▸ The problem
When the line with "A selection of" turns up below, begin repeating exactly, and carry on through the line with "pebble of gray"; no pictures go into the copy.

▸ Task data
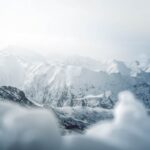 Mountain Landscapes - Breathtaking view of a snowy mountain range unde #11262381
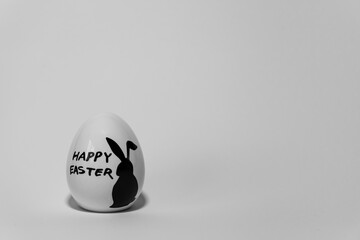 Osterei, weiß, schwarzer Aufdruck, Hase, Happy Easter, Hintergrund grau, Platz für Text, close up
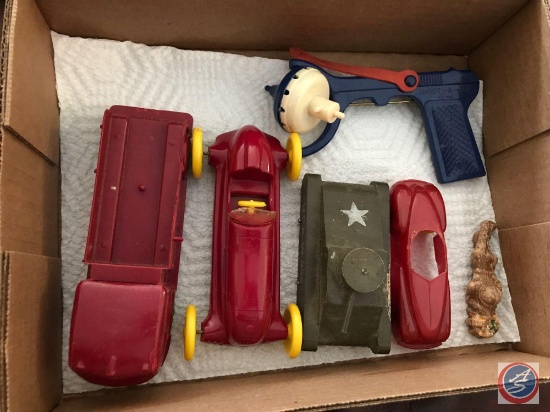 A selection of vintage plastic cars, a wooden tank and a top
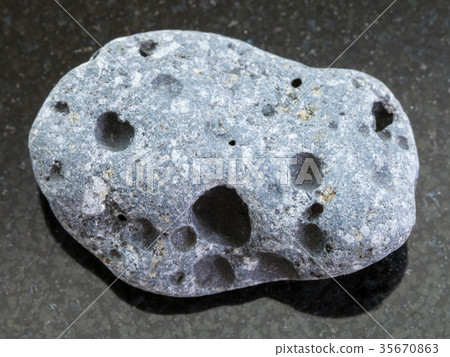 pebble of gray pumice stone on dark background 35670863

...

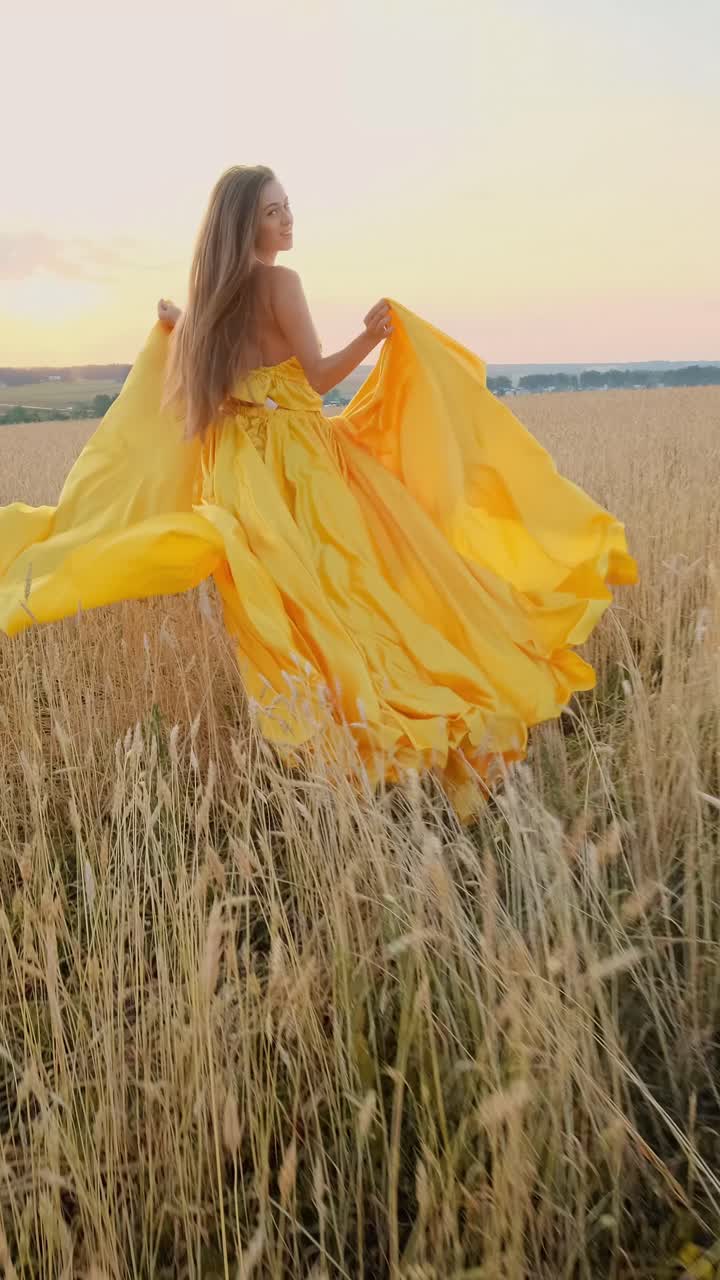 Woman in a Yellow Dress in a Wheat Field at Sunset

▸ Response
 A selection of vintage plastic cars, a wooden tank and a top
 pebble of gray pumice stone on dark background 35670863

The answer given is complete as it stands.